CW am: 200.5
CW pm: 195.5
Today is day 1 of the "Lily Diet". It's a fasting day, I found it on PT. I've done really well so far today, although I'll admit I was tempted by the pizza rolls my kids had for lunch. I know how bad they are for me, but sometimes I just can't help it. Thank goodness today that wasn't the case, I restrained myself and continued to sip on my water with lemon.
It's not too hard to fast today as I really don't feel hungry. I'm finding I'm only becoming hungry when I'm really bored...which is all the time. Going to fake sick tonight for dinner and magically "feel better" tomorrow when I have an eating day. I'll stay better but still "queasy" until Tuesday when I'll go into full-out don't feel good again for the two day fast. This time around, things are going to get very complicated. Husbands do not make anything easy.

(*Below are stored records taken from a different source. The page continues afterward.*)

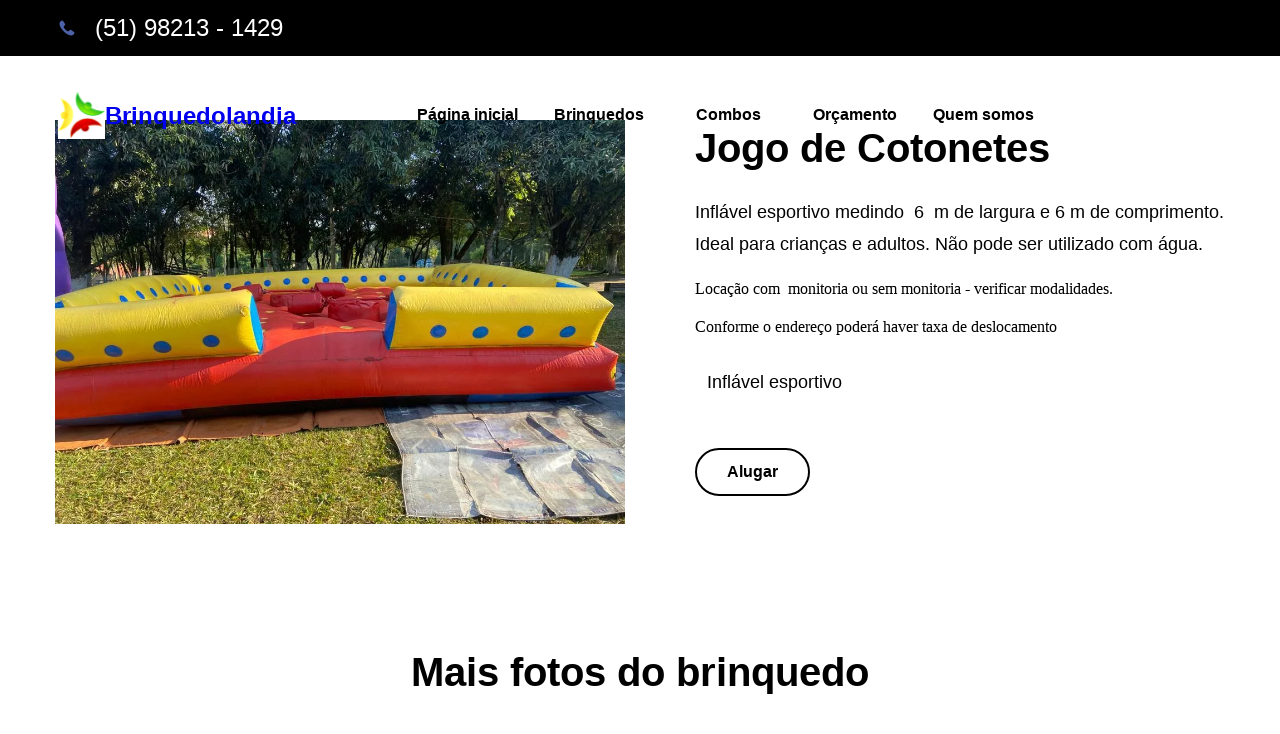

--- FILE ---
content_type: image/svg+xml
request_url: https://brinquedolandia.net.br/ws/cdn-assets/ecd4d0c293900c331749f4e5af9d0bd5/ws-whatsapp-0007.svg
body_size: 2049
content:
<svg viewBox="0 0 64 64" fill="none" xmlns="http://www.w3.org/2000/svg"
aria-labelledby="title" aria-describedby="desc" role="img" xmlns:xlink="http://www.w3.org/1999/xlink"
width="64" height="64">
  <path d="M40.972 35.225c.358 0 1.701.606 4.03 1.819 2.33 1.213 3.563 1.943 3.7 2.191.056.138.084.345.084.62 0 .91-.235 1.957-.703 3.142-.441 1.075-1.42 1.978-2.936 2.708-1.516.73-2.921 1.096-4.217 1.096-1.57 0-4.19-.854-7.855-2.563-2.701-1.24-5.044-2.867-7.029-4.879-1.984-2.012-4.024-4.561-6.118-7.648-1.985-2.95-2.963-5.623-2.936-8.021v-.33c.083-2.509 1.103-4.686 3.06-6.533.661-.607 1.378-.91 2.15-.91.165 0 .413.021.744.062.33.042.592.062.785.062.524 0 .89.09 1.096.27.207.178.42.557.64 1.136.221.551.676 1.764 1.365 3.638.69 1.874 1.034 2.908 1.034 3.101 0 .579-.476 1.371-1.427 2.377-.95 1.006-1.426 1.647-1.426 1.923 0 .193.069.4.207.62.937 2.012 2.342 3.9 4.217 5.664 1.543 1.46 3.624 2.853 6.243 4.176.33.193.633.29.91.29.413 0 1.157-.67 2.232-2.006 1.075-1.337 1.791-2.005 2.15-2.005zm-8.393 21.912c3.5 0 6.856-.69 10.067-2.067 3.211-1.378 5.974-3.225 8.29-5.54 2.315-2.316 4.161-5.079 5.54-8.29a25.265 25.265 0 0 0 2.067-10.067c0-3.5-.69-6.856-2.068-10.067-1.378-3.211-3.224-5.974-5.54-8.29-2.315-2.315-5.078-4.161-8.289-5.54A25.266 25.266 0 0 0 32.579 5.21c-3.5 0-6.856.69-10.067 2.067-3.211 1.379-5.974 3.225-8.29 5.54-2.315 2.316-4.162 5.079-5.54 8.29a25.266 25.266 0 0 0-2.067 10.067c0 5.595 1.654 10.667 4.961 15.215L8.31 56.02l10.005-3.184c4.355 2.867 9.11 4.3 14.264 4.3zm0-57.137c4.217 0 8.248.827 12.093 2.48 3.845 1.654 7.16 3.873 9.943 6.657 2.784 2.784 5.002 6.098 6.656 9.943a30.29 30.29 0 0 1 2.48 12.093 30.29 30.29 0 0 1-2.48 12.093c-1.654 3.845-3.872 7.16-6.656 9.943-2.784 2.784-6.098 5.003-9.943 6.657a30.29 30.29 0 0 1-12.093 2.48c-5.375 0-10.405-1.295-15.09-3.886L.247 64 5.87 47.256C2.894 42.35 1.406 36.989 1.406 31.173c0-4.217.827-8.248 2.48-12.093 1.654-3.845 3.873-7.16 6.657-9.943 2.783-2.784 6.098-5.003 9.943-6.656A30.29 30.29 0 0 1 32.579 0z"
  fill="#000000" data-name="layer1"></path>
</svg>

--- FILE ---
content_type: image/svg+xml
request_url: https://brinquedolandia.net.br/ws/cdn-assets/ecd4d0c293900c331749f4e5af9d0bd5/ws-whatsapp-0007.svg
body_size: 2049
content:
<svg viewBox="0 0 64 64" fill="none" xmlns="http://www.w3.org/2000/svg"
aria-labelledby="title" aria-describedby="desc" role="img" xmlns:xlink="http://www.w3.org/1999/xlink"
width="64" height="64">
  <path d="M40.972 35.225c.358 0 1.701.606 4.03 1.819 2.33 1.213 3.563 1.943 3.7 2.191.056.138.084.345.084.62 0 .91-.235 1.957-.703 3.142-.441 1.075-1.42 1.978-2.936 2.708-1.516.73-2.921 1.096-4.217 1.096-1.57 0-4.19-.854-7.855-2.563-2.701-1.24-5.044-2.867-7.029-4.879-1.984-2.012-4.024-4.561-6.118-7.648-1.985-2.95-2.963-5.623-2.936-8.021v-.33c.083-2.509 1.103-4.686 3.06-6.533.661-.607 1.378-.91 2.15-.91.165 0 .413.021.744.062.33.042.592.062.785.062.524 0 .89.09 1.096.27.207.178.42.557.64 1.136.221.551.676 1.764 1.365 3.638.69 1.874 1.034 2.908 1.034 3.101 0 .579-.476 1.371-1.427 2.377-.95 1.006-1.426 1.647-1.426 1.923 0 .193.069.4.207.62.937 2.012 2.342 3.9 4.217 5.664 1.543 1.46 3.624 2.853 6.243 4.176.33.193.633.29.91.29.413 0 1.157-.67 2.232-2.006 1.075-1.337 1.791-2.005 2.15-2.005zm-8.393 21.912c3.5 0 6.856-.69 10.067-2.067 3.211-1.378 5.974-3.225 8.29-5.54 2.315-2.316 4.161-5.079 5.54-8.29a25.265 25.265 0 0 0 2.067-10.067c0-3.5-.69-6.856-2.068-10.067-1.378-3.211-3.224-5.974-5.54-8.29-2.315-2.315-5.078-4.161-8.289-5.54A25.266 25.266 0 0 0 32.579 5.21c-3.5 0-6.856.69-10.067 2.067-3.211 1.379-5.974 3.225-8.29 5.54-2.315 2.316-4.162 5.079-5.54 8.29a25.266 25.266 0 0 0-2.067 10.067c0 5.595 1.654 10.667 4.961 15.215L8.31 56.02l10.005-3.184c4.355 2.867 9.11 4.3 14.264 4.3zm0-57.137c4.217 0 8.248.827 12.093 2.48 3.845 1.654 7.16 3.873 9.943 6.657 2.784 2.784 5.002 6.098 6.656 9.943a30.29 30.29 0 0 1 2.48 12.093 30.29 30.29 0 0 1-2.48 12.093c-1.654 3.845-3.872 7.16-6.656 9.943-2.784 2.784-6.098 5.003-9.943 6.657a30.29 30.29 0 0 1-12.093 2.48c-5.375 0-10.405-1.295-15.09-3.886L.247 64 5.87 47.256C2.894 42.35 1.406 36.989 1.406 31.173c0-4.217.827-8.248 2.48-12.093 1.654-3.845 3.873-7.16 6.657-9.943 2.783-2.784 6.098-5.003 9.943-6.656A30.29 30.29 0 0 1 32.579 0z"
  fill="#000000" data-name="layer1"></path>
</svg>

Lucky for me he won't suspect much on Thanksgiving when I have 250 calories because I literally hate the food anyway. I'm so bored I'm going to do some crunches then play Sims 3 or something.
Stay strong!
~*~*~*~
I saw the word skillet. I got really really hungry. A McSkillet sounds really good. Instead I'm trying to figure out how to incorporate a skillet dish for my food tomorrow. I'm guessing potato, egg beaters spinach and maybe half a slice of cheese. I have no clue, but now I really can't stop thinking about food! I'm off to plan dinner for the family.
~*~*~*~
Well it's 7:15pm I have been successful the whole day. I've been looking forward to tomorrow when I can eat something, to keep my husband off of my back. I've also been thinking about everything I can eat with 500 calories, and let me tell you, the way I prepare things...that's a lot. So, I'm finishing one maybe more episodes of Nip Tuck (oh em gee I love it!!) then probably heading to bed early, pending the waking up of the youngest. That way, I can't fail if I'm asleep. (:
Stay strong everyone! See you in the morning!!